[START Text to read]

Lexer

Tokenizer: splits raw input into a token stream for the parser.

Header of the lexer module.

Author

jguillem

Defines

TOK(node)

Convenience accessor: get t_token* from a t_list node.

Enums

enum t_token_type

Token types for the shell’s lexer.

These types represent the different kinds of tokens that can be identified in the shell’s input. They include words, operators, and special tokens like EOF and errors.

Values:

enumerator TOK_WORD

A word token ex: “ls” or “echo”

enumerator TOK_PIPE

A pipe token ex: “|”

enumerator TOK_AND

A logical AND token ex: “&&”

enumerator TOK_OR

A logical OR token ex: “||”

enumerator TOK_SEMICOLON

A semicolon token ex: “;”

enumerator TOK_AMPERSAND

An ampersand token ex: “&”

enumerator TOK_NEWLINE

A newline token (end of command)

enumerator TOK_REDIR_IN

A redirect input token ex: “<”

enumerator TOK_REDIR_OUT

A redirect output token ex: “>”

enumerator TOK_REDIR_APPEND

A redirect append token ex: “>>”

enumerator TOK_HEREDOC

A heredoc token ex: “<<”

enumerator TOK_HEREDOC_STRIP
enumerator TOK_REDIR_DUP_IN

A heredoc without leading tab ex : “<<-” A duplicate redirect input token ex: “<&”

enumerator TOK_REDIR_DUP_OUT

A duplicate redirect output token ex: “>&”

enumerator TOK_LPAREN

A left parenthesis token ex: “(”

enumerator TOK_RPAREN

A right parenthesis token ex: “)”

enumerator TOK_EOF

An end-of-file token

enumerator TOK_ERROR

An error token (invalid syntax)

Functions

t_list *lexer_tokenize(const char *input)

Tokenize an input string into a list of tokens.

This function takes a string as input and breaks it down into individual tokens based on the shell’s syntax rules.

Tokenize an input string into a list of tokens.

skip spaces and recognize the type of token before adding it in the list. The memory is allocated and the list must be freed.

Parameters:
  • input – The input string to tokenize.

  • input – The string input from readline

Returns:

A pointer to a t_list containing the parsed tokens, or NULL on error.

Returns:

t_list* with t_token* as content

int lexer_check_quotes(const char *input, char *unclosed_quote)

Check for unclosed quotes.

Sets *unclosed_quote to the quote char (’'’, ‘”’) or 0 if balanced.

Parameters:
  • input – The input string to check.

  • unclosed_quote – A pointer to a char where the unclosed quote will be stored.

Returns:

1 if an open quote is found, 0 if balanced.

void lexer_free_tokens(t_list *tokens)

Free an entire token list (tokens + strings + nodes).

This function frees all memory associated with a list of tokens.

Parameters:

tokens – The list of tokens to free.

t_list *token_new(t_token_type type, char *value, int io_number)

Token helpers (used by lexer internally and by tests)

[END Text to read]
[START Entries supplied]

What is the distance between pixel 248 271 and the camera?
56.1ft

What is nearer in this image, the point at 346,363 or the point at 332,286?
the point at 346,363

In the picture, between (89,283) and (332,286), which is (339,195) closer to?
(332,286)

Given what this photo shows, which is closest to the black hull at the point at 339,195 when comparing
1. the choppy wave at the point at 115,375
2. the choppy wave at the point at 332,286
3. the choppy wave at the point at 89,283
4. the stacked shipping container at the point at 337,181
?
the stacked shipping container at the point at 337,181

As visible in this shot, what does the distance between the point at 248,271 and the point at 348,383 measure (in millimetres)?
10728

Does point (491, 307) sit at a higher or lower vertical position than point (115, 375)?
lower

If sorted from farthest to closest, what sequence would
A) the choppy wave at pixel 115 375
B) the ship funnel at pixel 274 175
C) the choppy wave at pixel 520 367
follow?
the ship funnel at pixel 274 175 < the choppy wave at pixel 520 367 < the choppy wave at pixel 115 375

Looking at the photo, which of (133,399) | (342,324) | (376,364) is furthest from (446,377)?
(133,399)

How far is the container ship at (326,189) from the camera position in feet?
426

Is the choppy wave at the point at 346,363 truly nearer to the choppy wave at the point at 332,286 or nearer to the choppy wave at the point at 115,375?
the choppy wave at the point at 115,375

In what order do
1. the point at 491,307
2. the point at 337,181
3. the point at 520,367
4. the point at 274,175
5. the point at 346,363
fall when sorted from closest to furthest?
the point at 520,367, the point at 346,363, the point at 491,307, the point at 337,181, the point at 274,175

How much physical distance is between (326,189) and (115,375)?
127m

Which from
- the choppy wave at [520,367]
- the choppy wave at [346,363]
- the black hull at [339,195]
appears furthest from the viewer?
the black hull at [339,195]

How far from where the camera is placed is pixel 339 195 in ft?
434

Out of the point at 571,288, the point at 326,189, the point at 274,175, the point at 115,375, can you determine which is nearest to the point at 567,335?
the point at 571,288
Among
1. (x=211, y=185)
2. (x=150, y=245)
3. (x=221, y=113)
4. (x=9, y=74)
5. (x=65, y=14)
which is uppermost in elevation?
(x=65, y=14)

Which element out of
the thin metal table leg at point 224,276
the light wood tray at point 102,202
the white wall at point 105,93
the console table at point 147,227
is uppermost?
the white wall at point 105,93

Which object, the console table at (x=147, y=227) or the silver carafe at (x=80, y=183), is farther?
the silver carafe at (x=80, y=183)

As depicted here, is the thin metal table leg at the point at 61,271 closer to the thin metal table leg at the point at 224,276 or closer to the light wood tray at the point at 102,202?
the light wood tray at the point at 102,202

[END Entries supplied]

» **Requirement A**:
Using the lexer documentation, say whether each statement agrees with it. Answer yes or no for each, and quote the words that decide it.
(i) The list returned by lexer_tokenize has to be freed.
(ii) lexer_check_quotes returns 0 when it finds an open quote.
(iii) The TOK_NEWLINE token marks the end of a file.
» **Requirement B**:
Write the next part of the lexer documentation, picking up after its last line.

» **Exercise answer A**:
(i) Yes: "The memory is allocated and the list must be freed."
(ii) No: "1 if an open quote is found, 0 if balanced."
(iii) No: "A newline token (end of command)"

» **Exercise answer B**:
These functions are used to create and free tokens, check for operators, and read operators and words from the input string. They are also used by the unit tests to verify the correctness of the lexer implementation.

Parameters:
  • type – The type of the token to create.

  • value – The raw string value of the token (with quotes preserved).

  • io_number – The file descriptor number for redirection tokens (set to -1 if not applicable).

Returns:

A new t_list node containing the created token, or NULL on allocation failure.

void token_free(t_token *token)
int is_operator(char c)

check if a char is the beginning of an operator

check if the character is in “&|><;{}\n”

Parameters:

c – character to check

Returns:

0 | 1

int is_operator_start(const char *line)

check if a string is an operator

manage the digits in case of redirection then call is_operator

Parameters:

line – string of operator to test

Returns:

1 | 0

t_list *read_operator(const char **line)

read the operator and tokenize it

choose the good function to tokenize

Parameters:

the – string of the operator

Returns:

a t_list* node

t_list *read_word(const char **line)
struct t_operator
#include <lexer.h>

Struct representing a shell token.

This struct holds the type of the token, its raw value (with quotes preserved for later expansion), and an optional io_number for redirection tokens.

Public Members

const char *literal

The literal string of the operator (e.g., “|”, “&&”)

t_token_type type

The token type corresponding to this operator

struct t_token
#include <lexer.h>

Token data node.

Stored in a t_list* returned by lexer_tokenize (each node->content is a t_token*). No *next field — traversal is via the t_list wrapper.

Public Members

t_token_type type

Type of the token (word, operator, etc.)

char *value

Raw token string (quotes preserved for expander)

int io_number

File descriptor number for redirection tokens (-1 if none)

lexer.c — Main Entry Point

main file of lexer module

Author

jguillem

Functions

t_list *lexer_tokenize(const char *input)

main function of lexer module, construct a linked list of token from an input string.

Tokenize an input string into a list of tokens.

skip spaces and recognize the type of token before adding it in the list. The memory is allocated and the list must be freed.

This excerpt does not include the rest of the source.